Lincoln Park in Seattle is a great place for walking. Decades ago, I lived across the street from it and it sill is a favorite. In the view above, the ferry is the Fauntleroy/Vashon/Southworth dock at Fauntleroy.
These two shots were taken from the same location. The one below is looking north towards Alki Point.
When I arrived at the location I used for my photo of the moonrise (see previous post), it was very windy. The bluff I was on provided some shelter from the wind down on the beach and shoreside waters, but you could see the wind moving across the water and reacting to down-gusts, etc. My Nikon was on my tripod with a 500mm lens on it, ready to shoot the moon. I didn’t want to take that apart, so I used my iPhone to take a shot of the water, using a fence railing as support. I was pretty happy with the result. It was a 1/4 second exposure, so you can see movement in the foreground trees, the driftwood is sharp, and the water is slightly blurred.

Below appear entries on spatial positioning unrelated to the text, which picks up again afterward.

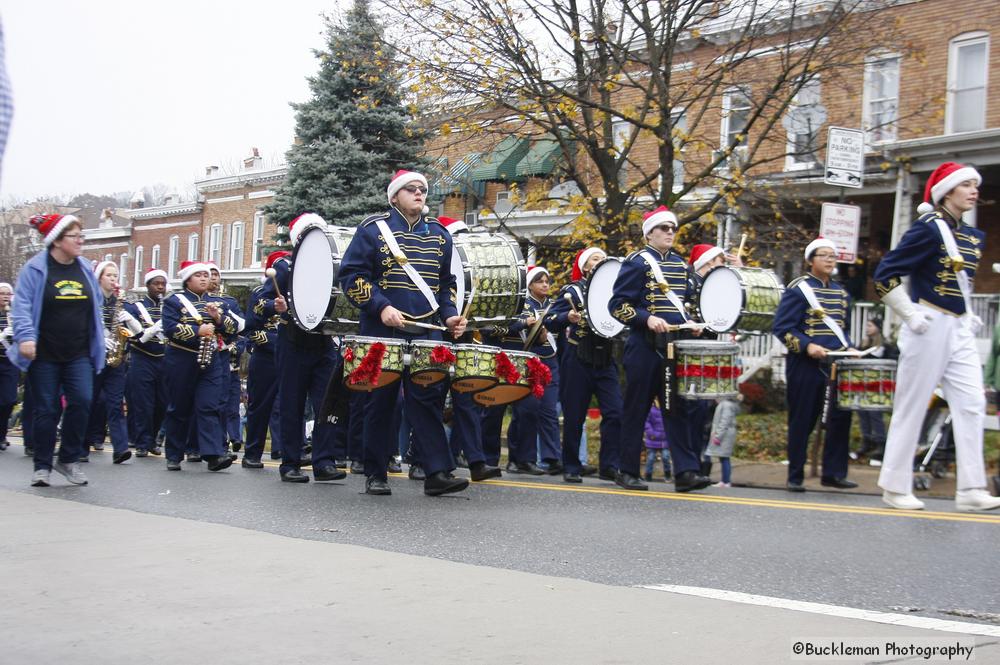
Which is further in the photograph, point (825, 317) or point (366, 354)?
point (825, 317)

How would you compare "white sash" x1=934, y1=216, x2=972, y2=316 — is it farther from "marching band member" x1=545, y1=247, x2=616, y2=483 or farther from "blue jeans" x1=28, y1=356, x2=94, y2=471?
"blue jeans" x1=28, y1=356, x2=94, y2=471

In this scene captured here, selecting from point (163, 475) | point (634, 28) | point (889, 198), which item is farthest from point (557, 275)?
point (163, 475)

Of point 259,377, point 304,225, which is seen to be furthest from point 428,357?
point 259,377

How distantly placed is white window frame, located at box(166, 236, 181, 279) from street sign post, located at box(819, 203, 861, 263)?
49.8m

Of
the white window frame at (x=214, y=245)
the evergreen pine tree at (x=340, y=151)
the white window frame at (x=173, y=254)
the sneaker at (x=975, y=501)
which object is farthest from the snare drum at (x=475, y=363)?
the white window frame at (x=173, y=254)

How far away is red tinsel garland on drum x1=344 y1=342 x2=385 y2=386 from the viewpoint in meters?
8.75

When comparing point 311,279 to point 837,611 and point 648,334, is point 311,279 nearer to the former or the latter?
point 648,334

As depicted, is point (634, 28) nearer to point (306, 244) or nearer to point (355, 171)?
point (306, 244)

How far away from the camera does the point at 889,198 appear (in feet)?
87.7

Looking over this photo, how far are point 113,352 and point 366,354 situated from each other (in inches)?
280

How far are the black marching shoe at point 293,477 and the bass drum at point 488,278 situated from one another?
2.04m

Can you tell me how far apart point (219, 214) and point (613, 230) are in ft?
127

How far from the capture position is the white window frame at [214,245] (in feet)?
183

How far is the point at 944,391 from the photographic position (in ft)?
29.0
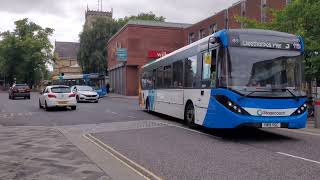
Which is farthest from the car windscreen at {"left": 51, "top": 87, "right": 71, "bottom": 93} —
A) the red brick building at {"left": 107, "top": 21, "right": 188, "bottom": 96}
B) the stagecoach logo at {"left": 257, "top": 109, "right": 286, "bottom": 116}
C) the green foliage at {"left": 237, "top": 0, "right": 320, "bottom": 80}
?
the red brick building at {"left": 107, "top": 21, "right": 188, "bottom": 96}

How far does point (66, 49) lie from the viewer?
157125 millimetres

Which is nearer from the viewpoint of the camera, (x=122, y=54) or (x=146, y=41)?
(x=122, y=54)

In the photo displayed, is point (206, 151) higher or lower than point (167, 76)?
lower

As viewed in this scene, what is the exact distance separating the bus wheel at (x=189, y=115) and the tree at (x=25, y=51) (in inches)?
3242

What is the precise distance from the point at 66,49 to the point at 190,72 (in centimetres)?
14617

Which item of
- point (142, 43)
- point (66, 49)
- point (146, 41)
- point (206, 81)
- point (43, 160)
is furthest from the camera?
point (66, 49)

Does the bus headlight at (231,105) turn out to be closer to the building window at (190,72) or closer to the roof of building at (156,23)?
the building window at (190,72)

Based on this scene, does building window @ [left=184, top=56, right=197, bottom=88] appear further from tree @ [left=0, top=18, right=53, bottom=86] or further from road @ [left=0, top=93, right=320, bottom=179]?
tree @ [left=0, top=18, right=53, bottom=86]

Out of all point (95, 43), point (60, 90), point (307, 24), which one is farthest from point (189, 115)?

The astronomy calendar I subscribe to called it an extra super duper moon, so I’m passing it on. This was the full moon on July 13th and it was the largest (closest to earth) of 2022. The cliff in the foreground is the north end of Marrowstone Island … part of Fort Flagler State Park. The color is approximately correct … it was very impressive.
It was 10 PM and fairly dark by the time the moon rose. I had been skeptical on my way to Fort Worden and a cliffside spot I knew would provide a good view to the Southeast where the moon would rise. Indeed, I could not capture the moon’s details without leaving the foreground completely in shadow. So, I did what I could and dealt with what I had. I thought that a high dynamic range (HDR) photo technique of combining several images wouldn’t work well in this case with a 500mm lens … the motion of the moon was quite evident between shots.
It was a pleasant winter day down at Fort Worden State Park and the Point Wilson Lighthouse. The view when the clouds are high or non-existent includes a dramatic view across to Mt Baker in the North Cascades. In this case, it was above the smog layer … or most of it.